Leaning against a geodesic structure that seems to summon Buckminster Fuller and Vasarely in a cosmic conspiracy, she whispers an unyielding truth: the human mind is but a tiny knot in the vast weave of the universe. The diadem of knowledge on her head is more than an accessory; it is a trap, a crown of thorns hidden behind the promises of infinity. Countless multicolored dots spread across the background are not mere specks of color. They are fragments of universes, worlds in becoming, ready to explode or collapse in a masterful chaos. They evoke the pointillist masters, certainly, but here Seurat and Signac fall silent. Chaos reigns supreme; each fragment finds its place in this organized disorder that overwhelms and engulfs us.

 

The pastel tones clash, not to soothe, but to create a muted, almost unbearable tension between what the eye captures and what the mind tries to grasp. The colored circles, like weightless stars, float in a space without bearings, devoid of sky or earth, suspended on the edge of abstraction and perception, where imagination dangerously flirts with reality. They defy perspective, disrupt our logic, and mock our certainties like illusions crumbling as we try to grasp them.

 

So, where are we?

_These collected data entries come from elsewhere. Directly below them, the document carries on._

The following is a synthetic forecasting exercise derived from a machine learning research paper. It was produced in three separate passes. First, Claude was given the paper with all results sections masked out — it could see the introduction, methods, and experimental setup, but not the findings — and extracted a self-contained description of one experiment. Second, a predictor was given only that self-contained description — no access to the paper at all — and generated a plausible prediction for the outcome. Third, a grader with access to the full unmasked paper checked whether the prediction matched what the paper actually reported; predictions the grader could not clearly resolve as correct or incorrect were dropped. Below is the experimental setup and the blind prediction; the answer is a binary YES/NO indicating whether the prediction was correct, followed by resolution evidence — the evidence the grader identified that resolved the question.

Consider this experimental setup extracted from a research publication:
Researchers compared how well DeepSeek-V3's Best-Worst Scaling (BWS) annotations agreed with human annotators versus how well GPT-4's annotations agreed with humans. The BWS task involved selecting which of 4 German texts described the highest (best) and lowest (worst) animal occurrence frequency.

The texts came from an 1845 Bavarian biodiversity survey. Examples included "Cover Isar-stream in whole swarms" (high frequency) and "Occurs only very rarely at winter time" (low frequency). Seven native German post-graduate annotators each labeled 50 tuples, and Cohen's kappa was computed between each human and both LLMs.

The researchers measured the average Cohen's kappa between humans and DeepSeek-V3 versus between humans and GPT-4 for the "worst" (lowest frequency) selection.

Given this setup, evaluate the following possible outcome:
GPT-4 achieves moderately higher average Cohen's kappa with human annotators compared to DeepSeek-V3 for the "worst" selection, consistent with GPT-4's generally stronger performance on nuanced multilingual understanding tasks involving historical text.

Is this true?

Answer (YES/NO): NO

Are we mere fragments of errancy, drifting in the indifferent immensity of a cosmic ocean, abandoned to infinity, or are we, against all logic, the deranged architects of our own illusions? This work does not seek an answer; it sets a trap for us. It inexorably draws us in, leading us to lose ourselves forever in this unresolvable quest, where each step takes us further from the truth. The Passage is not a painting; it is an uncompromising mirror, an abyss reflecting the fragmented and elusive complexities of our being and the fiery momentum of our transformations.

 

This elusive beauty, always within reach but never graspable, escapes us like a shadow in the light. Laïna Hadengue does not present us with a mere vision; she offers us a dizzying enigma, a provocation to our faltering certainties. This work is not to be contemplated; it transgresses, unsettles, and destabilizes. It is a passage, yes, but a passage into the loss of ourselves, an inescapable plunge into the vertiginous infinity of our own depths.